GOAL A: Decide whether each statement agrees with the passage on Doggerland, answering yes or no and quoting the deciding words: (i) Britain was cut off from the European mainland by around 6500 BC; (ii) the Storegga Slide happened off the coast of Iceland; (iii) a 2014 study found that Doggerland was still a large unbroken landmass at the time of the Storegga Slide.
GOAL B: Extend the passage on Doggerland beyond its final sentence.

DOCUMENT EXCERPT:

## start

That Wiki entry I just linked goes into quite a bit of detail about theories about the origins of these myths. Suffice to say that theories vary. The flooding that submerged Doggerland didn’t all happen in a day, or even forty days, but it seems to have been a result of both gradual and sudden processes [emphasis mine]:
As ice melted at the end of the last glacial period of the current ice age, sea levels rose and the land began to tilt in an isostatic adjustment as the huge weight of ice lessened. Doggerland eventually became submerged, cutting off what was previously the British peninsula from the European mainland by around 6500 BC. The Dogger Bank, an upland area of Doggerland, remained an island until at least 5000 BC. Key stages are now believed to have included the gradual evolution of a large tidal bay between eastern England and Dogger Bank by 9000 BC and a rapid sea-level rise thereafter, leading to Dogger Bank becoming an island and Great Britain becoming physically disconnected from the continent.
A recent hypothesis postulates that much of the remaining coastal land was flooded by a megatsunami around 6200 BC, caused by a submarine landslide off the coast of Norway known as the Storegga Slide. This suggests: “that the Storegga Slide tsunami would have had a catastrophic impact on the contemporary coastal Mesolithic population…. Britain finally became separated from the continent and in cultural terms, the Mesolithic there goes its own way.” A study published in 2014 suggested that the only remaining parts of Doggerland at the time of the Storegga Slide were low-lying islands, but supported the view that the area had been abandoned at about the same time as the tsunamis.
Another view speculates that the Storegga tsunami devastated Doggerland but then ebbed back into the sea, and that later Lake Agassiz (in North America) burst releasing so much fresh water that sea levels over about two years rose to flood much of Doggerland and make Britain an island.
All of this without apparent human intervention. It drives home the point that, whatever is happening now with global warming and climate change, enormous such events have periodically occurred in the past through some sort of natural non-anthropogenic process.

## end

DATA SHOWN:

## start

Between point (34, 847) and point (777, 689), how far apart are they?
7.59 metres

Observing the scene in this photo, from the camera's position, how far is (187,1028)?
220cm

## end

WRITTEN RESPONSE A:
(i) Yes: "cutting off what was previously the British peninsula from the European mainland by around 6500 BC."
(ii) No: "a submarine landslide off the coast of Norway known as the Storegga Slide."
(iii) No: "the only remaining parts of Doggerland at the time of the Storegga Slide were low-lying islands."

WRITTEN RESPONSE B:
As for Lake Agassiz, here you go [emphasis mine]:
Around 13,000 years ago, [a lake formed from glacial melt] came to cover much of what are now Manitoba, northwestern Ontario, northern Minnesota, eastern North Dakota, and Saskatchewan. At its greatest extent, it may have covered as much as 440,000 km2 (170,000 sq mi), larger than any currently existing lake in the world (including the Caspian Sea) and approximately the area of the Black Sea…
The ice returned to the south for a time, but as it again retreated north of the present Canada–United States border around 10,000 years ago, Lake Agassiz refilled. The last major shift in drainage occurred around 8,200 years ago. The melting of remaining Hudson Bay ice caused Lake Agassiz to drain nearly completely. This final drainage of Lake Agassiz has been associated with an estimated 0.8 to 2.8 m (2.6 to 9.2 ft) rise in global sea levels.
Lake Agassiz’s major drainage reorganization events were of such magnitudes that they had significant impact on climate, sea level and possibly early human civilization. The lake’s enormous freshwater release into the Arctic Ocean has been postulated to have disrupted oceanic circulation and caused temporary cooling. The draining of 13,000 years ago may be the cause of the Younger Dryas stadial. Although disputed, the draining at 9,900–10,000 years ago may be the cause of the 8,200 yr climate event. A recent study by Turney and Brown links the 8,500-years ago drainage to the expansion of agriculture from east to west across Europe; they suggest that this may also account for various flood myths of prehistoric cultures, including the Biblical flood narrative.
What’s especially interesting is that the changes in a lake in the middle of North America would have such an effect on sea levels. That, in turn, has affected human history—and yet how many of us ever learned about Lake Agassiz in our history classes (or even our science classes, if we didn’t take geology)? Not me. How about you?
Never before heard of Lake Agassiz, and I went to high school on the bank of one of the Great Lakes!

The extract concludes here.